Создал в калужской деревне Никола-Ленивец "Никола-Ленивецкие промыслы", в которых сейчас заняты около 20 человек из соседних деревень.

В 2006 году придумал и организовал фестиваль "Архстояние", где участники создавали произведения из природных материалов на открытом воздухе.

В 2008 году вместе с артелью участвовал в Венеции в архитектурной биеннале. Принимал участие в выставках в Мадриде и Барселоне.

Сделал несколько лэнд-арт проектов во Франции, участвовал на вернисаже в музее современного искусства в Люксембурге с проектом "Большой адронный коллайдер".

"Старые - были феноменальные! Не субъекты, а объекты искусства. Это были советские крестьяне. Какие судьбы!" - говорит Полисский.

Проект из чисто художественного превратился в социальный. Спустя 12 лет в артели постоянно работают около 20 человек. Вместе со своими "соавторами" Полисский ездит на выставки в Италию, Испанию и Люксембург, строит объекты во Франции. Оглядываясь назад, художник признает, что создал скорее культурную резервацию, и без денежных вливаний в корне изменить жизнь крестьян не получится.

"Эта история может развиться. Но – с участием бизнеса только. Если тут будет колхоз-миллионер. Как в Советском союзе, колхозы такие, которые субсидировались, пока остальные - лежали. Пока – только так".

"Реанимация места – мне это важно как пример. Я не заставляю всех крестьян заниматься искусством. Но одна деревня на весь мир может существовать при протекционизме определенном. Нормальном, человеческом", - не сдается Полисский.

Полисский признает, что самостоятельно его соавторы из крестьян вряд ли смогут существовать как творцы, а тем более – обеспечивать себя, ведь даже у него пока не получается превратить свое имя в доходный бренд.

"Художник - это, прежде всего, мотивация, и понимание - зачем. У них без меня, конечно, нет этой мотивации. Я для них – художественная институция такая".

Бросить все и оставить затею Полисский не может, чувствует ответственность за своих:

"А я без них уже не могу. Да и они привыкли, не могут жить уже без поездок в Барселону, Венецию. Я здесь буду из последних сил для них что-то вырывать. Потому что, в целом, на просторах благословенной родины, это – история, вырванная из контекста".

Продержаться лет 200

Искусство - оно существует вопреки всему, как опухоль. Искусство будет теплиться Николай Полисский

Полисскому, как он сам признает, повезло: когда он приехал в Никола-Ленивец, земля никому не принадлежала, сейчас же образовался собственник, с которым приходится считаться и договариваться. Момент переломный, говорит художник, и надеется все же убедить нового хозяина раскрученного им места поддерживать тех, кто это сделал – его и крестьян – и развивать культурный проект.

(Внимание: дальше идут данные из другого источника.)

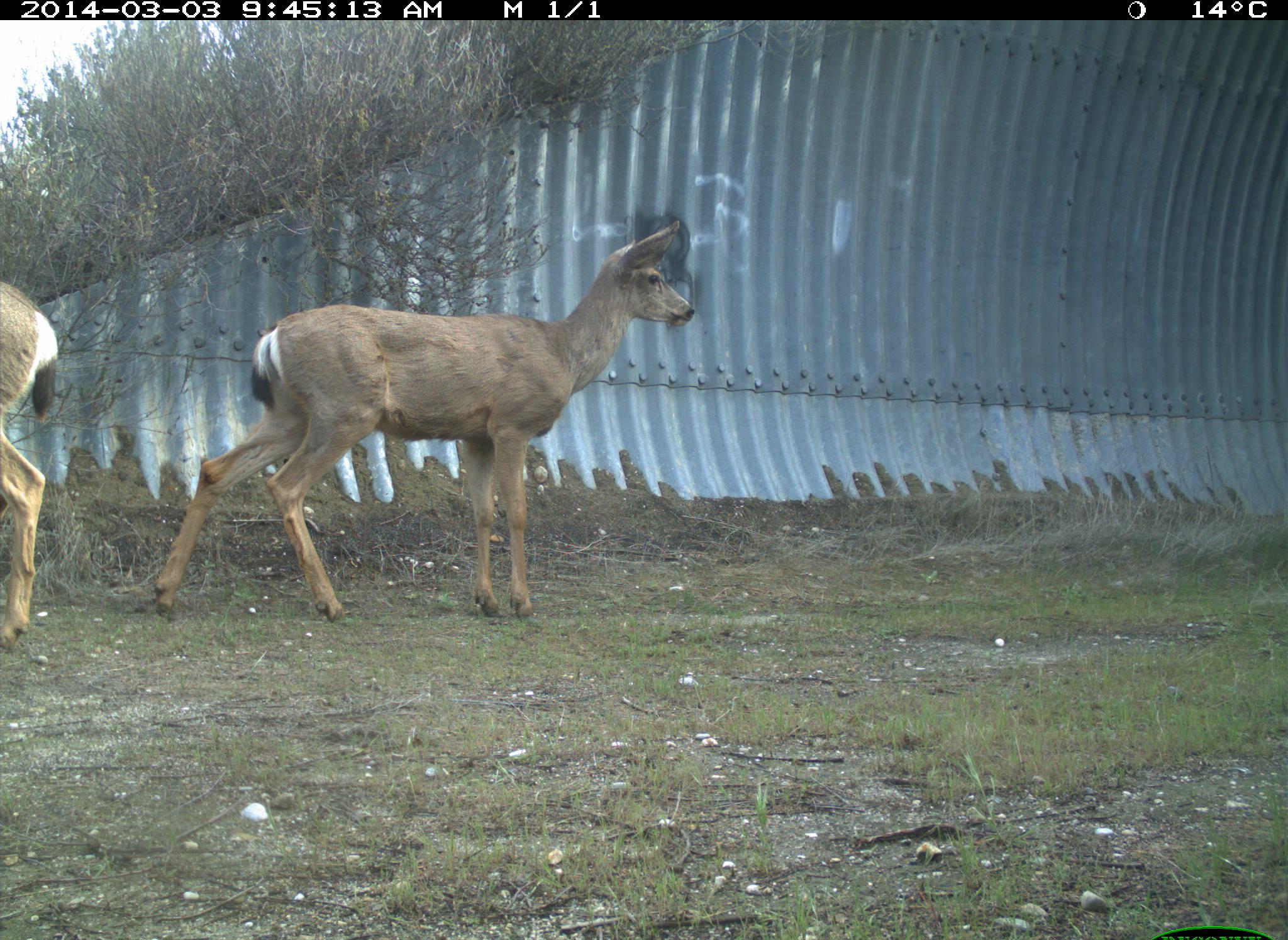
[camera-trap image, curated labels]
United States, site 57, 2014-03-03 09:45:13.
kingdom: Animalia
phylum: Chordata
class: Mammalia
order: Artiodactyla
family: Cervidae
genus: Odocoileus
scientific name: Odocoileus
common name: deer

"Мой Лопахин – лучший из всех лопахиных в мире. Ну, в России – точно. Зависит, кто его убедит лучше, - признает Полисский. - Мне каким-то образом предстоит повысить престиж профессии крестьянского художника. Как это сделать – я пока не совсем знаю. А люди бизнеса, которые имеют деньги, они таких вещей не понимают".

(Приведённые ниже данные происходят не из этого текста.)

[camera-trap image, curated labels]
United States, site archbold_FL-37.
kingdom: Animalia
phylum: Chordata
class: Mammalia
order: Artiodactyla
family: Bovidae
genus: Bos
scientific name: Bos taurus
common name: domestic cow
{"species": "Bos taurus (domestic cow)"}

Непонимание Полисский списывает на тектонический сдвиг шкалы ценностей российской элиты.

"Искусство существует только в среде, в бульоне. Бульона – нет. Нет на искусство спроса в России", - сетует он.

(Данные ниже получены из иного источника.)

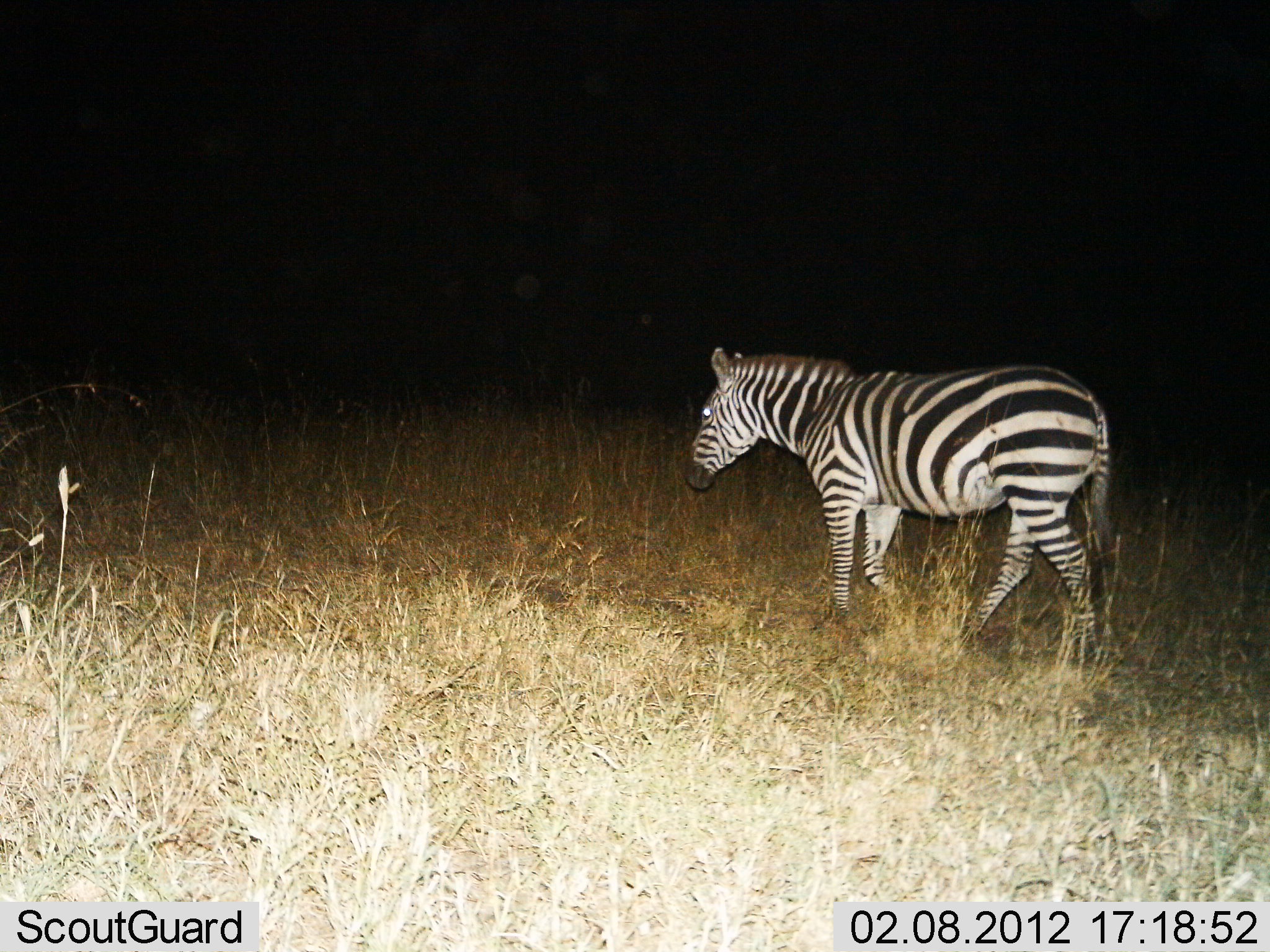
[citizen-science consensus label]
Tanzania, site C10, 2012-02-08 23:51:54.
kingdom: Animalia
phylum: Chordata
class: Mammalia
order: Perissodactyla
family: Equidae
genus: Equus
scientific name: Equus quagga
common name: plains zebra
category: zebra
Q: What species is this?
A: Zebra (plains zebra) (Equus quagga).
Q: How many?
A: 1.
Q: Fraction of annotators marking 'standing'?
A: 21%.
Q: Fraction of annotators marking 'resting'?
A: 0%.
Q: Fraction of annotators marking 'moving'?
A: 84%.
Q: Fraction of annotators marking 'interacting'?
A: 0%.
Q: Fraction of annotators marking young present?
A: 0%.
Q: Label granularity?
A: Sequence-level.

"Был класс – буржуазный, до него – аристократический. Они оставляли после себя великие памятники. А этим ничего не надо. Потому что они – временщики. В России все эти Морозовы, Щукины, Третьяковы нуждались в художниках, потому что они давали им вечную славу. А что этим надо? А им нужен корпоратив. "Ты нам оформи, мы тут выпьем, а ты нам спляши". Ну что я могу ответить? "Ну, и до свидания".

В отсутствие спроса на искусство у людей с деньгами художнику остается уповать на государство, но тут Полисский, с ностальгией вспоминающий тепличные условия МОСХа времен СССР, иллюзий не питает.

Лэнд-арт

То, чем занимается Полисский в лесах под Никола-Ленивцем, называется Land Art - ландшафтное искусство, ландшафтная архитектура. Сам Полисский считает себя скорее скульптором, нежели архитектором: "Я скульптор. Я не архитектор. Архитектор – это функция".

Направление возникло в США в конце 1960-х годов. В Англии с 1977 года в Гриздайльском лесу поработало около 30 британских художников. В разное время они показали более 60 произведений. Все лэнд-арт объекты должны проживать свою жизнь и умирать естественной смертью на природе, как говорит Полисский, сами собой "руинироваться".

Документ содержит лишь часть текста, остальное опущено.